Merge pull request #736 from NVIDIA/am/dynamo-pass-fail

amaslenn · web-flow · commit be304b751eef · 2025-12-04T13:27:55.000+01:00
Dynamo pass/fail and slurm example
diff --git a/conf/experimental/ai_dynamo/test_scenario/vllm_slurm.toml b/conf/experimental/ai_dynamo/test_scenario/vllm_slurm.toml
@@ -0,0 +1,83 @@
+# SPDX-FileCopyrightText: NVIDIA CORPORATION & AFFILIATES
+# Copyright (c) 2025 NVIDIA CORPORATION & AFFILIATES. All rights reserved.
+# SPDX-License-Identifier: Apache-2.0
+#
+# Licensed under the Apache License, Version 2.0 (the "License");
+# you may not use this file except in compliance with the License.
+# You may obtain a copy of the License at
+#
+#     http://www.apache.org/licenses/LICENSE-2.0
+#
+# Unless required by applicable law or agreed to in writing, software
+# distributed under the License is distributed on an "AS IS" BASIS,
+# WITHOUT WARRANTIES OR CONDITIONS OF ANY KIND, either express or implied.
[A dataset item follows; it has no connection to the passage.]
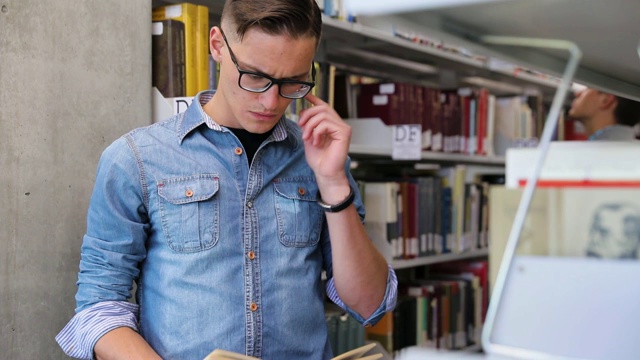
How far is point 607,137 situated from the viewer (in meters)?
0.76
+# See the License for the specific language governing permissions and
+# limitations under the License.
+
+name = "dynamo-vllm-slurm"
+
+[[Tests]]
+id = "qwen3-0.6B"
+num_nodes = 3
+time_limit = "00:20:00"
+
+name = "vllm"
+description = "vllm"
+test_template_name = "AIDynamo"
+
+  [Tests.cmd_args]
+  docker_image_url = "nvcr.io/nvidia/ai-dynamo/vllm-runtime:0.6.1.post1"
+
+    [Tests.cmd_args.dynamo]
+    backend = "vllm"
+    model = "Qwen/Qwen3-0.6B"
+    decode-cmd = 'python3 -m dynamo.vllm'
+    decode-initialized-regex = 'VllmWorker.*has.been.initialized'
+    etcd-cmd = "etcd --log-level debug"
+    etcd-port = 2379
+    genai-perf-cmd = 'genai-perf profile'
+    ingress-cmd = "python -m dynamo.frontend --router-mode kv"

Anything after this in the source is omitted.